Which approach is better?  It is likely that the system you develop for trading quiet days will outperform any system you manage to develop for volatile market conditions.  So, arguably, you should simply trade your best model when volatility is muted and avoid trading at other times.  Any other solution may reduce the overall risk-adjusted return.  But that isn’t guaranteed to be the case – and, in fact, I will give an example of systems that, when combined, will in practice yield a higher information ratio than any of the component systems.

Deploying the Trading Systems

The astute reader is likely to have noticed that I have “cheated” by using forward information in the model development process.  In building a trading system based only on data drawn from low-volatility days, I have assumed that I can somehow know in advance whether the market is going to be volatile or not, on any given day.  Of course, I don’t know for sure whether the upcoming session is going to be volatile and hence whether to deploy my trading system, or stand aside.  So is this just a purely theoretical exercise?  No, it’s not, for the following reasons.
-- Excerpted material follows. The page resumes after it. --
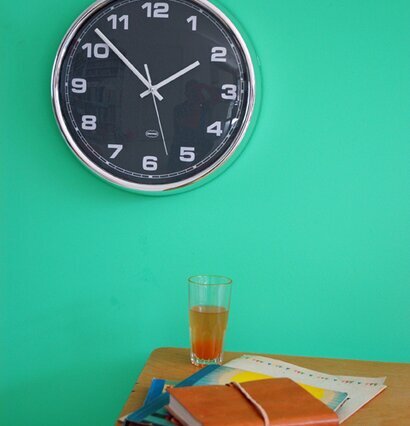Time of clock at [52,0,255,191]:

The first reason is that, unlike the underlying asset market, the market volatility process is, by comparison, highly predictable.  This is due to a phenomenon known as “long memory”, i.e. very slow decay in the serial autocorrelations of the volatility process.  What that means is that the history of the volatility process contains useful information about its likely future behavior.  [There are several posts on this topic in this blog – just search for “long memory”].  So, in principle, one can develop an effective system to forecast market volatility in advance and hence make an informed decision about whether or not to deploy a specific model.
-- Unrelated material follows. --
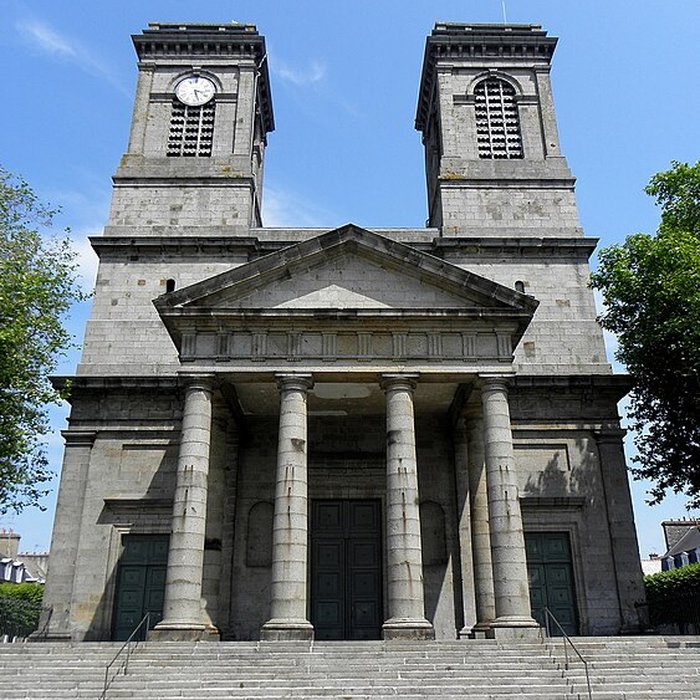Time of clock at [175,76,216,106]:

But let’s say you are unpersuaded by this argument and take the view that market volatility is intrinsically unpredictable.  Does that make this approach impractical?  Not at all.  You have a couple of options:

You can test the model built for quiet days on all the market data, including volatile days.  It may perform acceptably well across both market regimes.

For example, here are the results of a backtest of the model described above on all the market data, including volatile and quiet periods, from 2004-2015.  While the performance characteristics are not quite as good, overall the strategy remains very attractive.

Fig 5

Fig 6

 

Another approach is to develop a second model for volatile days and deploy both low- and high-volatility regime models simultaneously.  The trading systems will interact (if you allow them to) in a highly nonlinear and unpredictable way.  It might turn out badly – but on the other hand, it might not!  Here, for instance, is the result of combining low- and high-volatility models simultaneously for the Emini futures and running them in parallel.  The result is an improvement (relative to the low volatility model alone), not only in the annual rate of return (21% vs 17.8%), but also in the risk-adjusted performance, profit factor and average trade.

Fig 7

Fig 8

 

CONCLUSION

Separating the data into multiple subsets representing different market regimes allows the system developer to amplify the signal:noise ratio, increasing the effectiveness of his alpha factors. Potentially, this allows important features of the underlying market dynamics to be captured in the model more easily, which can lead to improved trading performance.

Models developed for different market regimes can be tested across all market conditions and deployed on an everyday basis if shown to be sufficiently robust.  Alternatively, a meta-strategy can be developed to forecast the market regime and select the appropriate trading system accordingly.

Finally, it is possible to achieve acceptable, or even very good results, by deploying several different models simultaneously and allowing them to interact, as the market moves from regime to regime.